Selected extract |
━━━━━━━━━━━━━━━━━━━━━━━━━━━━━━

Crystal Group's Ghylin has begun to see a noticeable shift from rotational media to SSDs with its customers. Still, more than 90 percent of the hard drives sold are based on rotational media due to cost and capacity, he says. "This is changing almost monthly as SSD prices come down and capacities go up. According to ResearchandMarkets.com, the CAGR for enterprise-grade SSD drives will be 155 percent through 2013. This trend lines up fairly well with what Crystal Group is seeing in the marketplace."
Military and aerospace requirements for storage mirror those of other embedded systems: OEMs want higher storage capacities, with faster host system interfaces and the availability of a variety of storage form factors, Drossel says. "In an integrated, networked battlefield, an enormous amount of data is streamed and stored. Small-capacity storage doesn't give users the ability to record the whole data stream, frequently requiring users to compress the data, often leaving out vital bits of information." The issue is solved with today's SSDs, which offer higher capacities and fast host system interfaces, Drossel says.
Advances in military video, audio, and instrumentation surveillance technology have resulted in the need for higher performance, SSD-based mission data recorders. Higher-resolution surveillance cameras have driven up capacity requirements and increased the number of data streams coming into the recorder, while features such as simultaneous record and playback have pushed performance to the limit, Drossel continues. "The latest SSD-based mission recorders are able to receive multiple streaming battlefield videos and data from manned or unmanned systems and display them in real time, improving situational awareness and effectiveness against critical targets."

━━━━━━━━━━━━━━━━━━━━━━━━━━━━━━

(Chart reading data)
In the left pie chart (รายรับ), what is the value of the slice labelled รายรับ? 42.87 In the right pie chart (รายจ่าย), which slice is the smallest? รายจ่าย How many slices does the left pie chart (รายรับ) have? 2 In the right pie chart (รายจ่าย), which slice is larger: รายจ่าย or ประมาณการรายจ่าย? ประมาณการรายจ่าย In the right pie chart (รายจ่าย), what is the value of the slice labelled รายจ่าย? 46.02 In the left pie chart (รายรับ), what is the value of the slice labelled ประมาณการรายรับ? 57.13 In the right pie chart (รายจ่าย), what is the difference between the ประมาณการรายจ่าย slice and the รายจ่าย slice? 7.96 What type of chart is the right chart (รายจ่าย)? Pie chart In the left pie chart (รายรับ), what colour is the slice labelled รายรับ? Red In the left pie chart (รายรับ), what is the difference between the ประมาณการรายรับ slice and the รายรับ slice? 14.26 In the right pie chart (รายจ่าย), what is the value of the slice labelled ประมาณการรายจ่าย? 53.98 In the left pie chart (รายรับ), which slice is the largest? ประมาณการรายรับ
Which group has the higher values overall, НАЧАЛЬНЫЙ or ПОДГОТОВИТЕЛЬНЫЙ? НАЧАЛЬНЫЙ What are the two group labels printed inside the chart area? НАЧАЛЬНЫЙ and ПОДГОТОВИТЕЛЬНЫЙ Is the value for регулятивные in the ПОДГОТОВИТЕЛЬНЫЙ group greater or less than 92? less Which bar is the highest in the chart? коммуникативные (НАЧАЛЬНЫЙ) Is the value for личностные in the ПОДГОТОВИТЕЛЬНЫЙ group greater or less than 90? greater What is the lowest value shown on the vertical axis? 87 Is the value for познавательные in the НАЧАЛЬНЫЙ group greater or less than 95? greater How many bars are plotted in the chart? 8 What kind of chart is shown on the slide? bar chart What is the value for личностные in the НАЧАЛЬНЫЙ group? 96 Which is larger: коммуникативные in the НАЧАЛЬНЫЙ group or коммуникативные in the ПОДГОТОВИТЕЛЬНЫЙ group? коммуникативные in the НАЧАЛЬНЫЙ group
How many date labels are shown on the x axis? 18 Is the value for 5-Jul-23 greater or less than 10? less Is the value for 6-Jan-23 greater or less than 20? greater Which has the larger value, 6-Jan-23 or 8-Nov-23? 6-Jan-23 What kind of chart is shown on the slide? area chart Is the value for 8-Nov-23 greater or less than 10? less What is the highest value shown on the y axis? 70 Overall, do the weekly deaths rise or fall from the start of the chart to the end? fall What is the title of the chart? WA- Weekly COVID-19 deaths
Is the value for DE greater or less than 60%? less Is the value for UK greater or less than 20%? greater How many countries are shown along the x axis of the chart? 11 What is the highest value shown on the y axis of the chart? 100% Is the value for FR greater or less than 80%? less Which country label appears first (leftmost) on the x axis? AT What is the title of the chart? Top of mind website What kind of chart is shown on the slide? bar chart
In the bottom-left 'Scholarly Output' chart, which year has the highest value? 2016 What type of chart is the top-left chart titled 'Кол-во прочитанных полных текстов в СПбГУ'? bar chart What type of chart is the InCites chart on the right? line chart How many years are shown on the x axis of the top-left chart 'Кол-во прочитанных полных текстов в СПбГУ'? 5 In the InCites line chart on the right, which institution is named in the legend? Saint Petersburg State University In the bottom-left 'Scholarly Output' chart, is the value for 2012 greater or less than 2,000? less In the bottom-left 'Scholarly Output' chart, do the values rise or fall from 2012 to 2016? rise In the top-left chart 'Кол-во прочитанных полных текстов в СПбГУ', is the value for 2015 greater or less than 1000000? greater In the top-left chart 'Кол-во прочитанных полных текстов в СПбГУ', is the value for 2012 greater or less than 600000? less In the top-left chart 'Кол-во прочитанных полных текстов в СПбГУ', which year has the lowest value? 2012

━━━━━━━━━━━━━━━━━━━━━━━━━━━━━━

Check your understanding |
**1.** Reproduce the part of the SSD storage passage that begins at the words "Military and aerospace" and stops after "interfaces, Drossel says.".
**2.** Using the SSD storage passage, decide whether each statement agrees with it, answering yes or no and quoting the words that decide it. (a) More than 90 percent of hard drives sold are based on rotational media. (b) ResearchandMarkets.com gives the CAGR for enterprise-grade SSD drives through 2015. (c) Small-capacity storage lets users record the whole data stream.
**3.** Turn the paragraph of the SSD storage passage that starts "Advances in military video" into a short list that keeps its main facts.

Your written answers |
**1.**
Military and aerospace requirements for storage mirror those of other embedded systems: OEMs want higher storage capacities, with faster host system interfaces and the availability of a variety of storage form factors, Drossel says. "In an integrated, networked battlefield, an enormous amount of data is streamed and stored. Small-capacity storage doesn't give users the ability to record the whole data stream, frequently requiring users to compress the data, often leaving out vital bits of information." The issue is solved with today's SSDs, which offer higher capacities and fast host system interfaces, Drossel says.

**2.**
(a) Yes: "more than 90 percent of the hard drives sold are based on rotational media due to cost and capacity"
(b) No: "the CAGR for enterprise-grade SSD drives will be 155 percent through 2013"
(c) No: "Small-capacity storage doesn't give users the ability to record the whole data stream"

**3.**
- Advances in military video, audio, and instrumentation surveillance technology have created a need for higher-performance, SSD-based mission data recorders.
- Higher-resolution surveillance cameras have raised capacity requirements and increased the number of data streams entering the recorder.
- Features such as simultaneous record and playback have pushed performance to the limit, according to Drossel.
- The latest SSD-based mission recorders can receive multiple streaming battlefield videos and data from manned or unmanned systems and display them in real time.
- This improves situational awareness and effectiveness against critical targets.